Extra bijdrage voor Internationale Commissie Vermiste Personen

Minister Herfkens heeft een extra bijdrage van 1,1 miljoen euro beschikbaar gesteld aan de International Commission on Missing Persons. Eerder vroeg de ICMP donoren om additionele bijdragen van in totaal 2 miljoen dollar, om de dit jaar sterk gegroeide werklast aan te kunnen. De ICMP, een internationale non-gouvernementele organisatie, wil duidelijkheid verschaffen over het lot van slachtoffers en vermisten van de conflicten in het voormalig Joegoslavië. Hoewel het mandaat zich uitstrekt over het gehele voormalige Joegoslavië, is de Commissie voornamelijk actief in Bosnië-Herzegovina. De ICMP buigt zich met name over de identificatie van slachtoffers en vermisten uit Srebrenica. Sinds 1998 droeg Ontwikkelingssamenwerking al 6 miljoen euro bij aan de Commissie. Daarmee is Nederland na de Verenigde Staten de grootste donor.
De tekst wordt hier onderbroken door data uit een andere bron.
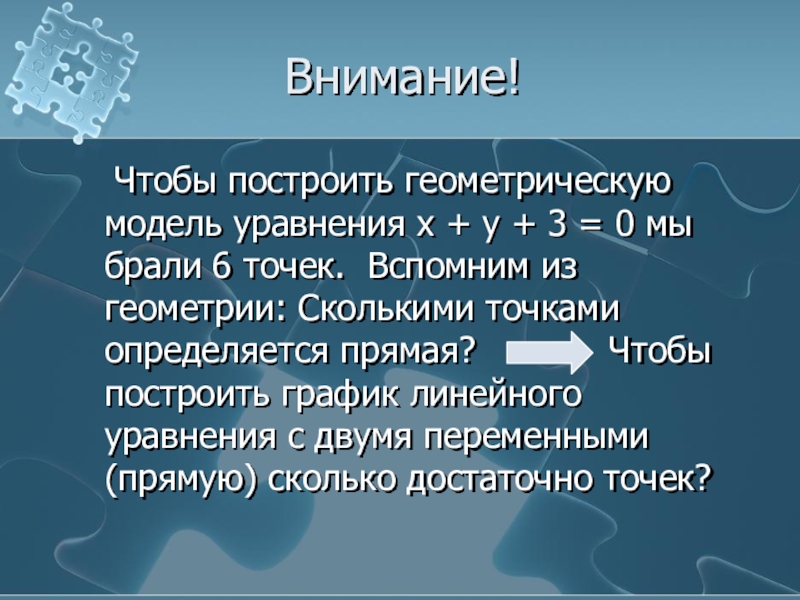 Внимание!

Чтобы построить геометрическую модель уравнения $x + y + 3 = 0$ мы брали 6 точек. Вспомним из геометрии: Сколькими точками определяется прямая? Чтобы построить график линейного уравнения с двумя переменными (прямую) сколько достаточно точек?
Meteen na het uitbreken van de vijandelijkheden in Bosnië-Herzegovina in 1992 tot aan 1996 gaf Nederland omvangrijke nood- en wederopbouwhulp aan het voormalige Joegoslavië (ruim 200 miljoen euro), waarvan het leeuwendeel in Bosnië-Herzegovina terecht kwam. Tussen 1997 - het jaar waarin de hulp aan Bosnië-Herzegovina apart wordt geregistreerd - en 2001 werd ruim 385 miljoen euro geïnvesteerd in reconstructie, bevordering van terugkeer van vluchtelingen en ontheemden, samenwerking via de Wereldbank en met de Verenigde Naties en in toenemende mate op goed bestuur, mensenrechten en vredesopbouw.
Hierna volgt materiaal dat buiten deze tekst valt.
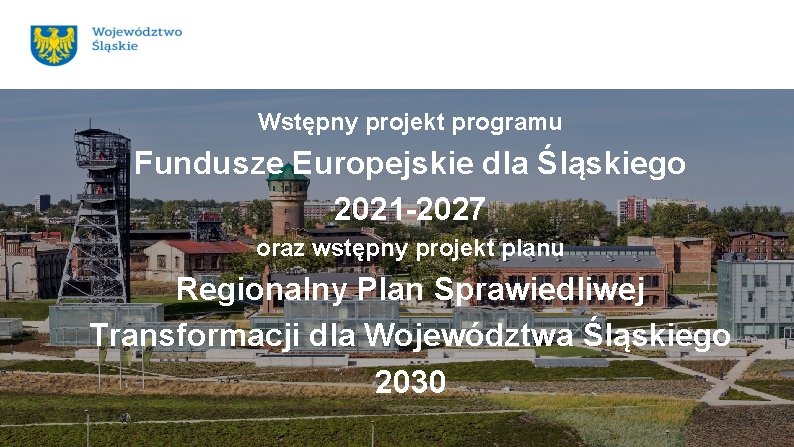 Województwo Śląskie

Wstępny projekt programu

Fundusze Europejskie dla Śląskiego 2021-2027

oraz wstępny projekt planu

Regionalny Plan Sprawiedliwej Transformacji dla Województwa Śląskiego 2030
De hulp aan Srebrenica en nabestaanden maakt deel uit van bovengenoemd ontwikkelingsprogramma voor Bosnië-Herzegovina. Tussen 1995-2001 bedroeg de Srebrenica gerelateerde hulp ruim 26 miljoen euro. De hulp was vanaf 1995 gericht op de opvang van ontheemden uit Srebrenica in centra in andere delen van Bosnië, het leveren van psychosociale hulp voor slachtoffers en ontheemden, het bijdragen aan de identificatie van slachtoffers, het ondersteunen van lokale initiatieven (zoals het ondersteunen van verschillende activiteiten van de Vrouwen van Srebrenica), het ondersteunen van non-gouvernementele organisaties (zoals de werkgroep Nederland-Srebrenica) die werken met nabestaanden, het ondersteunen van inkomensgenererende activiteiten voor ontheemden uit Srebrenica en in beperkte mate de constructie van woningen voor ontheemden uit de stad Srebrenica en de omliggende dorpen. Voor 2002 bedraagt de specifiek aan Srebrenica gerelateerde hulp naar verwachting bijna 10 miljoen euro.